== ESTRATTO DEL DOCUMENTO ==
=-=-=-=-=

PREMESSO CHE:
- Il capo di prima classe Massimiliano Latorre e il sergente Salvatore Girone del reggimento San Marco sono stati prelevati dalla loro nave, messi in stato di fermo e in attesa di comparire davanti ad un giudice indiano,rischiando la pena di morte per il reato che viene loro contestato: uccisione di due pescatori scambiati per pirati in acque internazionali;
CONSIDERATO CHE:
- Secondo il Diritto internazionale “i militari godono della cosiddetta immunità funzionale, sono organi dello stato italiano e possono essere puniti, qualora abbiano commesso un reato, solo in Italia”. L’accondiscendenza dell’ambasciata e della Farnesina di fronte alle violazioni indiane pare fuori luogo;
- in caso di contenzioso con effetti giudiziari, la petroliera Enrica Lexie, battente bandiera italiana, avrebbe dovuto rimanere in acque internazionali;
- I due marò citati nella premessa avrebbero dovuto essere prelevati e rimpatriati, come da procedura;
RITENUTO CHE:
- la vicenda dei due marò evidenzia il fallimento della diplomazia troppo accondiscendente nei confronti delle violazioni indiane;
CHIEDE ALLA S.V.
- di attivare tutte le procedure di diritto internazionale che prevedano l’immediata liberazione dei due marò, attualmente in stato di fermo presso le autorità indiane e il loro immediato rimpatrio.

=-=-=-=-=

== MATERIALE DI STUDIO ==

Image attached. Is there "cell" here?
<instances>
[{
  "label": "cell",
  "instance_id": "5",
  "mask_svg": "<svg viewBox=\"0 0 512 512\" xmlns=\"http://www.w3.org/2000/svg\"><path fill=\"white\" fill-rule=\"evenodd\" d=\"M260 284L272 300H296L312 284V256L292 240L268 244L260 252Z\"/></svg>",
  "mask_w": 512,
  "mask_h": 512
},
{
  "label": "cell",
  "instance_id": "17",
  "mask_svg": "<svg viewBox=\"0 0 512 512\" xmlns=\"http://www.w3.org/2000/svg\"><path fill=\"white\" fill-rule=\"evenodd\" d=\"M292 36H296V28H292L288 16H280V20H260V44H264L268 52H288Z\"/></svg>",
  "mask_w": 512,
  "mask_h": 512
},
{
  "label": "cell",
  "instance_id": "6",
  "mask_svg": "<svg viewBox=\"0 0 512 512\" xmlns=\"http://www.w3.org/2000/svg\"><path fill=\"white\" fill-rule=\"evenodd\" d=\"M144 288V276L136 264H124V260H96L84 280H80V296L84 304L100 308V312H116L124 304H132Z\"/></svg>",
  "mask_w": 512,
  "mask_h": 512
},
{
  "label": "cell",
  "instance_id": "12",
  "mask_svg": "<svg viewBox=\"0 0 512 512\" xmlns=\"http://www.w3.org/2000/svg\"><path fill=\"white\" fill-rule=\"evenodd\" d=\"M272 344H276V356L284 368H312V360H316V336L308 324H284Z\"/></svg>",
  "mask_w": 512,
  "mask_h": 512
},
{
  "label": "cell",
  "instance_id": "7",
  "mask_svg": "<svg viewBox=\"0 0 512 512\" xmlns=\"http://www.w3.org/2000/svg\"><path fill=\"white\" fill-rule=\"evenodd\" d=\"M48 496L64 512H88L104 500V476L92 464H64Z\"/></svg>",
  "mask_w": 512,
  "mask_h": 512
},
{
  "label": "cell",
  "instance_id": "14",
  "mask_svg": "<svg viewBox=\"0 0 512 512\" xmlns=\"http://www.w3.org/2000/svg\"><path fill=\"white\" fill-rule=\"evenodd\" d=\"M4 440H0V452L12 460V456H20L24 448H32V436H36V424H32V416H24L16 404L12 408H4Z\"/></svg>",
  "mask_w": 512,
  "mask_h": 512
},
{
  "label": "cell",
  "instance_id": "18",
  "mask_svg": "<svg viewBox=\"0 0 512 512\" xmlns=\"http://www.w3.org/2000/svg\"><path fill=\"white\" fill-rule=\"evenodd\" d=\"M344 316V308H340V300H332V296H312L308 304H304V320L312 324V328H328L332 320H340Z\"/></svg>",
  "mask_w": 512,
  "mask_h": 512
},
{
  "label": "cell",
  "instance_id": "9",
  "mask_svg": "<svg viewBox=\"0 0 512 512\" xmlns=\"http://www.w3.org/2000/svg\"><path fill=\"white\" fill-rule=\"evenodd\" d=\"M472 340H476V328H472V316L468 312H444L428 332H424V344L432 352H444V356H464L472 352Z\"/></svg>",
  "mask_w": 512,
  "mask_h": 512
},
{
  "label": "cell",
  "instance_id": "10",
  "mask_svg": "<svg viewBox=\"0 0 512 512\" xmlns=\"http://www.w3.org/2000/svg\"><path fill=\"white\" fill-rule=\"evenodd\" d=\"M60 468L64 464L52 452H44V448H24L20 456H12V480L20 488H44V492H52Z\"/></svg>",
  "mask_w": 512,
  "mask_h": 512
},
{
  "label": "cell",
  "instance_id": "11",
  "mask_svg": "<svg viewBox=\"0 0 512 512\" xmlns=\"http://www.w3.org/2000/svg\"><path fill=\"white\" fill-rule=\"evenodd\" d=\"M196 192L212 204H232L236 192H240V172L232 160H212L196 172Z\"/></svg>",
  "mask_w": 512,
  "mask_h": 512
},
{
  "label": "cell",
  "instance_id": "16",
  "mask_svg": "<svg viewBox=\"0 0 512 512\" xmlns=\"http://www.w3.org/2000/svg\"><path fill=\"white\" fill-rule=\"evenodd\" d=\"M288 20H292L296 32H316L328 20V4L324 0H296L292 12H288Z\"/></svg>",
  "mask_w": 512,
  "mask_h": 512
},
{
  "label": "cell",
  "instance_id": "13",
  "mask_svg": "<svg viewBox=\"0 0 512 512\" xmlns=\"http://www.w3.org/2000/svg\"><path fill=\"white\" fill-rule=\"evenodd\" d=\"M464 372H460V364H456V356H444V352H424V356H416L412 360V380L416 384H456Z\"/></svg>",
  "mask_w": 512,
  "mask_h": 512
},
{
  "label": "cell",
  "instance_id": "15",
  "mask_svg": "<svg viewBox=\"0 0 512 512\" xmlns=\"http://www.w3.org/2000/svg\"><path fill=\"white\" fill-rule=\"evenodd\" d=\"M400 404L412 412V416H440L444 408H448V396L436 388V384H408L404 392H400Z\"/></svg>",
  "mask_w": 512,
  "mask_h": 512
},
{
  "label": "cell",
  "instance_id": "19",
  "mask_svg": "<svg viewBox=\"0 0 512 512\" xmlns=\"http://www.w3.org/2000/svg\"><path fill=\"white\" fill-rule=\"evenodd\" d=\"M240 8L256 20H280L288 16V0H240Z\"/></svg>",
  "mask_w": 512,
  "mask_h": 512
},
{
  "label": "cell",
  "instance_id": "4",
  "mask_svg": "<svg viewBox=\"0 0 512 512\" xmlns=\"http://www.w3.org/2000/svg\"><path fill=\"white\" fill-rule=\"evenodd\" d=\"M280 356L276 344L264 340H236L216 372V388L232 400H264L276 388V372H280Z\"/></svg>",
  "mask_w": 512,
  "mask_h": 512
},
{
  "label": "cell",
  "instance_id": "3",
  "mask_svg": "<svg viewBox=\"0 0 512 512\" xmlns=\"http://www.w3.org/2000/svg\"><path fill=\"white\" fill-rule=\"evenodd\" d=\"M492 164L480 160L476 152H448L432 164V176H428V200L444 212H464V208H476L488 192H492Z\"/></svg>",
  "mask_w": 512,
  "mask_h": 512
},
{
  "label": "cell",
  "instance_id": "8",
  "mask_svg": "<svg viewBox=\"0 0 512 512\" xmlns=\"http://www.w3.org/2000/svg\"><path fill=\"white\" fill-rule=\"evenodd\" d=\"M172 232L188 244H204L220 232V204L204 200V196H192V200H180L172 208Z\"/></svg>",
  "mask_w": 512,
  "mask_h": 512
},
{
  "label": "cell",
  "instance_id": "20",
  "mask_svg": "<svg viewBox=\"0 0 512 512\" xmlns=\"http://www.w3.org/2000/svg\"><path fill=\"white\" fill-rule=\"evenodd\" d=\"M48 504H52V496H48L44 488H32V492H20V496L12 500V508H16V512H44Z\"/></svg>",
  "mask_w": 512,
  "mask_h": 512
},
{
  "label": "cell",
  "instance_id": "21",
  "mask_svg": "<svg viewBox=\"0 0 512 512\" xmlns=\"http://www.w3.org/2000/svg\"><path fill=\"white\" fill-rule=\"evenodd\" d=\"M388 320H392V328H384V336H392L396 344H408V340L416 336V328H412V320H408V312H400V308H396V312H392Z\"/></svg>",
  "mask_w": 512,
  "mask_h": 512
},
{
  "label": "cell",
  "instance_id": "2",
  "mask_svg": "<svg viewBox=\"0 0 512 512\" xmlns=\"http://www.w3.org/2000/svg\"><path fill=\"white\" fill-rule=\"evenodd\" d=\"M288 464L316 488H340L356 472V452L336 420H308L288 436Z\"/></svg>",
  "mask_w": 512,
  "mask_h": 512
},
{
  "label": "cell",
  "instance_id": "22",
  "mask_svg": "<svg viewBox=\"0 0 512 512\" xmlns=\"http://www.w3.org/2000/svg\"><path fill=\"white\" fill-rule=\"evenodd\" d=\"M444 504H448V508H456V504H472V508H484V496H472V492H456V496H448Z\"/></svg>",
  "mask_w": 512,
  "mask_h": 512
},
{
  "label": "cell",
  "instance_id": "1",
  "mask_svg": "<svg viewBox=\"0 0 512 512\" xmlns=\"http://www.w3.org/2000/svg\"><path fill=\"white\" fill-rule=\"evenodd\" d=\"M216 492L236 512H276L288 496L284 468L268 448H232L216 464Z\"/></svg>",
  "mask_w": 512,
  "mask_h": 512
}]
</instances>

=-=-=-=-=

== CONSEGNE DELL'ESERCIZIO ==
(1) Secondo l'estratto, a quale reggimento appartengono Massimiliano Latorre e Salvatore Girone?
(2) Elenca tutte le formule scritte in maiuscolo che introducono le sezioni dell'estratto.
(3) Stabilisci se ciascuna affermazione concorda con l'estratto, rispondendo sì o no e citando alla lettera le parole che lo dimostrano.
(a) La petroliera Enrica Lexie batteva bandiera italiana.
(b) I due pescatori furono uccisi in acque territoriali indiane.
(c) Secondo il diritto internazionale citato, i militari possono essere puniti solo in Italia.
Il materiale non ha alcun ruolo in questo esercizio.

== SOLUZIONI ==
(1) Al reggimento San Marco.

(2)
PREMESSO CHE
CONSIDERATO CHE
RITENUTO CHE
CHIEDE ALLA S.V.

(3)
(a) Sì: «la petroliera Enrica Lexie, battente bandiera italiana».
(b) No: «uccisione di due pescatori scambiati per pirati in acque internazionali».
(c) Sì: «possono essere puniti, qualora abbiano commesso un reato, solo in Italia».